Uh, I doubt that very much.
"Be at one with the dust of the earth. This is primal union." - Lao Tsu
Re: Dancing under the red planet
TheJudge wrote:amandab_nyc wrote:Mars will look as large as the full moon to the naked eye.
Uh, I doubt that very much.
Typo. The sentence should have read: "At a modest 75-power magnification, Mars will look as large as the full moon to the naked eye."
That would have been cool, though.
ANOTHER Close Encounter with Mars?
According to a forwarded email circulating for the past month or so, the planet Mars is due for an unprecedented close encounter with Earth this August when a wobble in its orbit brings the two planets closer together than they have been for thousands of years. "No one alive today will ever see this again," says the email — which is odd, considering that exactly the same thing happened two years ago.

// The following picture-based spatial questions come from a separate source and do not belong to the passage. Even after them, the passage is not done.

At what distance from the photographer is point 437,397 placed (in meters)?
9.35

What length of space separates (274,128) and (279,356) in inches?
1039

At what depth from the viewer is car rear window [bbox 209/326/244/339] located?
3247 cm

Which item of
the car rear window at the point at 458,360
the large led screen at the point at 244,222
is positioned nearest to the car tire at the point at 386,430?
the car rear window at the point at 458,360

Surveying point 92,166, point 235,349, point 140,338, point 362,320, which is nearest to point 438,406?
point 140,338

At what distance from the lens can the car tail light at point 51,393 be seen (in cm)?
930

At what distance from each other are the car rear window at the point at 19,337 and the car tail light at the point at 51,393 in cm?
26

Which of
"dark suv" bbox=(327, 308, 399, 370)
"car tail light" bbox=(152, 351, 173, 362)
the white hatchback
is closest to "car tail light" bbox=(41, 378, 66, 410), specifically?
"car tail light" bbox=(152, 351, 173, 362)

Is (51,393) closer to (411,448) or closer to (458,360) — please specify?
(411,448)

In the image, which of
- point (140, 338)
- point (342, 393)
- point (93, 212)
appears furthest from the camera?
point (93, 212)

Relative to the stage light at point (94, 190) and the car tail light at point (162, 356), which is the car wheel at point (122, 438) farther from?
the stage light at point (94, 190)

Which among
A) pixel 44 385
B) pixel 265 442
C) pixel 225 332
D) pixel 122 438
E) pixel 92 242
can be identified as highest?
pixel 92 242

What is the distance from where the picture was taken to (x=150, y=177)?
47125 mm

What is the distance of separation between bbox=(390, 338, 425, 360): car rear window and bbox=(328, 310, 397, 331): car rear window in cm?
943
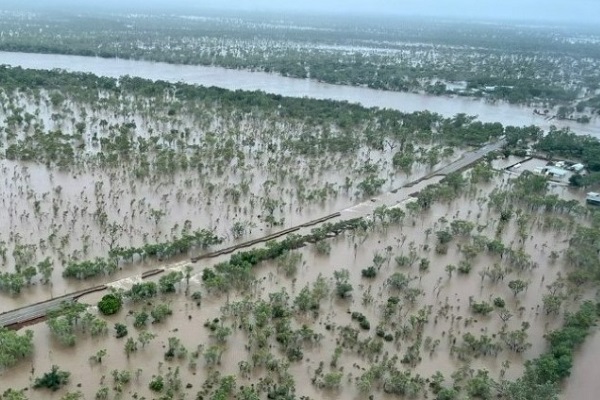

Turns out, the email is a recycled message from 2003. Even so, it's not entirely false. Earth and Mars will pass very close to one another again in October (not August) 2005, astronomers say, at which time their orbits will be a mere 43 million miles apart (slightly more than the 35 million miles separating them in 2003). It won't quite equal the once-in-a-lifetime show of two years ago, but the enounter will be "breathtaking" nonetheless, scientists predict, with the red planet outshining every object in the night sky save Venus and the Moon.